> _EXERCISE DATA_
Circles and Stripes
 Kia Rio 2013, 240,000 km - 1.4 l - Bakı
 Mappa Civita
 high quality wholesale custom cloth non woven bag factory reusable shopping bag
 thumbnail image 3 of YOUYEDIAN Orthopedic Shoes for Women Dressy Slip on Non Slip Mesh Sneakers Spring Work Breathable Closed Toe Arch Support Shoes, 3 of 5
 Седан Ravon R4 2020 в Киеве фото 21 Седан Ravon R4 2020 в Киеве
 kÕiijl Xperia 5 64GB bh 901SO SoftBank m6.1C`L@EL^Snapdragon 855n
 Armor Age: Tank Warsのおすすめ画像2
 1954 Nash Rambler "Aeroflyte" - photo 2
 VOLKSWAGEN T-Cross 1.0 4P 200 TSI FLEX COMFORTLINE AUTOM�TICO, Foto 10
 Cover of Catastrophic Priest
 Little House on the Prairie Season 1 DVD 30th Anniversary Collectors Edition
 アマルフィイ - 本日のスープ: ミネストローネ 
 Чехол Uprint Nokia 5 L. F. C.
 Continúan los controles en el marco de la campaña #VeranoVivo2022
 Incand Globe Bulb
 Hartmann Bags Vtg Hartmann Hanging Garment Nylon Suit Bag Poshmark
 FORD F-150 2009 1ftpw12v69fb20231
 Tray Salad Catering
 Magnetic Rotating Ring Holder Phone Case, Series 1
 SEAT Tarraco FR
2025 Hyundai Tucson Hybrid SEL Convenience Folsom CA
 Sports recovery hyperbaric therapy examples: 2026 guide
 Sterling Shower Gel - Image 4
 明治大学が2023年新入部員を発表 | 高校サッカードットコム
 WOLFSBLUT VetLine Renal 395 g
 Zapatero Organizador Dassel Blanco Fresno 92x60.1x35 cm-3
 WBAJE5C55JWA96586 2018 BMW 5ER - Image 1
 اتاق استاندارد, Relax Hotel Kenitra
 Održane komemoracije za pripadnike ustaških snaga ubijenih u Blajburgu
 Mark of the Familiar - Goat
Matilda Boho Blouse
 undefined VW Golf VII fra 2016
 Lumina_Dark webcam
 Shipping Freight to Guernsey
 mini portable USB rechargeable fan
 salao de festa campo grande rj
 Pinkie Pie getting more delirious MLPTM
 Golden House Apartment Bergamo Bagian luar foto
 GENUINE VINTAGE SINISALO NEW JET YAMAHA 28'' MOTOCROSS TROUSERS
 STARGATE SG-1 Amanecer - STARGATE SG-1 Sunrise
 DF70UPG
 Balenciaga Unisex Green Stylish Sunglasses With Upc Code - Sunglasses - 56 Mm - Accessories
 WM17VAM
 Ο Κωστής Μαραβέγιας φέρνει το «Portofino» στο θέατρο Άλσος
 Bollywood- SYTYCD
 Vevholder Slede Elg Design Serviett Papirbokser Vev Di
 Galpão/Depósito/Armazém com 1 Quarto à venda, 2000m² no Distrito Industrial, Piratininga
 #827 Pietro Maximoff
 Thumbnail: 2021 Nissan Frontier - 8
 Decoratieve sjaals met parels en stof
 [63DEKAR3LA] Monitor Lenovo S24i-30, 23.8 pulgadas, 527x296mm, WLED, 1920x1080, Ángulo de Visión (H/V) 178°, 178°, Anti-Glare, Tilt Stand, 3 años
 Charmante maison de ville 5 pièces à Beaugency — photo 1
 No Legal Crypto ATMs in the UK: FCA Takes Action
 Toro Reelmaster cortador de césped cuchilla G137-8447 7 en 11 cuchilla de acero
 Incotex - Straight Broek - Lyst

> _WHAT THE EXERCISE ASKS_
Set down, unchanged, only those lines above that fall between the line with "Mark of the Familiar - Goat" and the line with "Pinkie Pie getting more delirious MLPTM", the two end lines included.

> _EXERCISE ANSWER_
 Mark of the Familiar - Goat
Matilda Boho Blouse
 undefined VW Golf VII fra 2016
 Lumina_Dark webcam
 Shipping Freight to Guernsey
 mini portable USB rechargeable fan
 salao de festa campo grande rj
 Pinkie Pie getting more delirious MLPTM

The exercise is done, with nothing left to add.